True story. I'm not. Neither am I Scottish. English is PERHAPS a better guess - I try to speak more clearly in Holland - but equally wrong. I am, however, British - but that's because Liz let me join her gang a little while ago, and I achieved that by jumping through bureaucratic hoops, not by being born.
I do have red hair, though. As Nick Earls writes of Richard Derrington's doctor in Zigzag Street, one of my favourite books, I am "profoundly ginger". Quite how this means that people should mistake me for being from Ireland I have no idea, though - it's not as though I SOUND Irish. At all!
Lately however, people have begun conversations with me by saying "are you Irish?", or even "what part of Scotland are you from?", and I have to admit that it's beginning to give me the shits. Yes, I live in the Netherlands where everyone speaks English as a second or third language so I can't expect people to be good at picking accents, but you'd think that they might know that, too. Ask me to tell the difference between a Belgian or Dutch accent, or a German, Austrian or Swiss one, and I wouldn't be at all confident that I'd get it right.
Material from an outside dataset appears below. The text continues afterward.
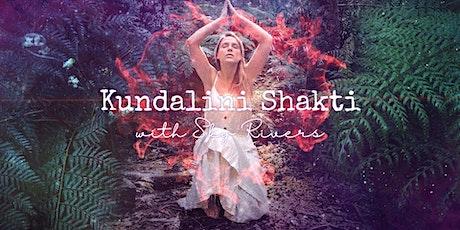 Kundalini Shakti Energy Activation  - Body Awakening with Sky Rivers tickets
I might have a GO at it, but I wouldn't just plow in there and say "you must be Bavarian!", because 1) they'd probably be freakin' Antarctican for all I know, and 2) people can get offended when you get it wrong, so it's best not to tempt fate.
Being mistaken for an Irishman or Scot is not the worst thing in the world of course - but that doesn't mean it's not ignorant. There are more places in the world that breed the occasional red-head than Ireland and Scotland! The thinking that goes with "he's got red hair, he must be Irish" is pretty much the same line of thinking as assuming that if someone's black they must be from Africa. Try that in the East End and see how far you get!
The correct question is, of course, "where are you from?" and then you can go from there. Otherwise you just end up looking like a prize pillock. Or worse, annoying me!